Using Technology and Swing Analysis

HackMotion Sensor and App

The HackMotion sensor and app help correct an over-the-top swing. It attaches to your club and shows your wrist positions in real-time. This includes positions at the top of the backswing and at impact.

Using this system, you’ll see if your wrist is properly aligned for a good swing path. The app gives you drills and tips to enhance your swing mechanics. It’s especially useful for fixing the over-the-top move.

hackmotion sensor

Consistency and Practice

Fixing an over-the-top swing takes time, effort, and consistent practice. With the methods and drills in this guide, you can improve. Patience is key; results may not be immediate. Consistent, focused practice is essential for a better golf swing.

consistency and practice


In this detailed guide, you’ve learned how to fix an over-the-top golf swing. This means you can make your shots more solid, accurate, and stronger. We talked about changing your grip, how you swing back, and how you stand. We also covered your wrist and body movements.

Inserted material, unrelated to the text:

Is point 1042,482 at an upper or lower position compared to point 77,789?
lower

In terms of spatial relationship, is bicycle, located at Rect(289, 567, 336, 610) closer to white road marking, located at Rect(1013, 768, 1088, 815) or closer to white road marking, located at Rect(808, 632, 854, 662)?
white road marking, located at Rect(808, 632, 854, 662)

It’s important to use the HackMotion tool to track your progress. With hard work, you will start hitting better shots. This will improve your golf game a lot.

Improvement won’t happen overnight. It takes time and a lot of practice to change the way you swing. Keep at it with drills and regular practice. You’ll soon see a big change in your swing. And that’s when you’ll really reach your golfing potential.


Q: What is an over-the-top golf swing?

A: An over-the-top golf swing moves the club from the outside to the inside. Instead of a smooth path, the club gets to the ball at a steep angle. This often leads to a slice or a shot that goes off track.

Q: What are the common causes of an over-the-top swing?

A: Several things can lead to an over-the-top swing. These include holding the club incorrectly, turning your upper body too much, not shifting your weight right, and not using your wrists correctly.

Q: How can I fix an over-the-top swing?

A: To correct an over-the-top swing, work on your grip and how you hold the club. Shorten your backswing. Make sure your posture and how you line up the clubface are correct. Pay attention to your wrists and how they move. Also, focus on shifting your weight and turning your body properly during your swing.

Q: What drills can I use to stop coming over the top?

A: There are drills that can help with the over-the-top swing. Try the “smash” drill, the “headcover” drill, and the “under the bridge” drill. Also, using the HackMotion sensor and its app to watch your wrist movements can be useful.

Q: How important is weight shift in eliminating the over-the-top move?

A: Changing your weight correctly is key to stopping the over-the-top swing. As you swing down, moving your weight towards the target helps the club come in from a good angle. This creates a path that’s more from the inside to the outside.

Q: How can technology help me fix my over-the-top swing?

A: The HackMotion sensor and app are great for working on your swing. They give feedback on your wrist movement, which is important for fixing the over-the-top swing. The app makes sure you’re getting your wrists in the right spot.

Q: How can I be consistent in fixing my over-the-top swing?

A: Keeping an over-the-top swing in check needs regular hard work. By mixing the right techniques and drills into your training, you’ll gradually get better. This helps build the habits and skills needed to get rid of the over-the-top error.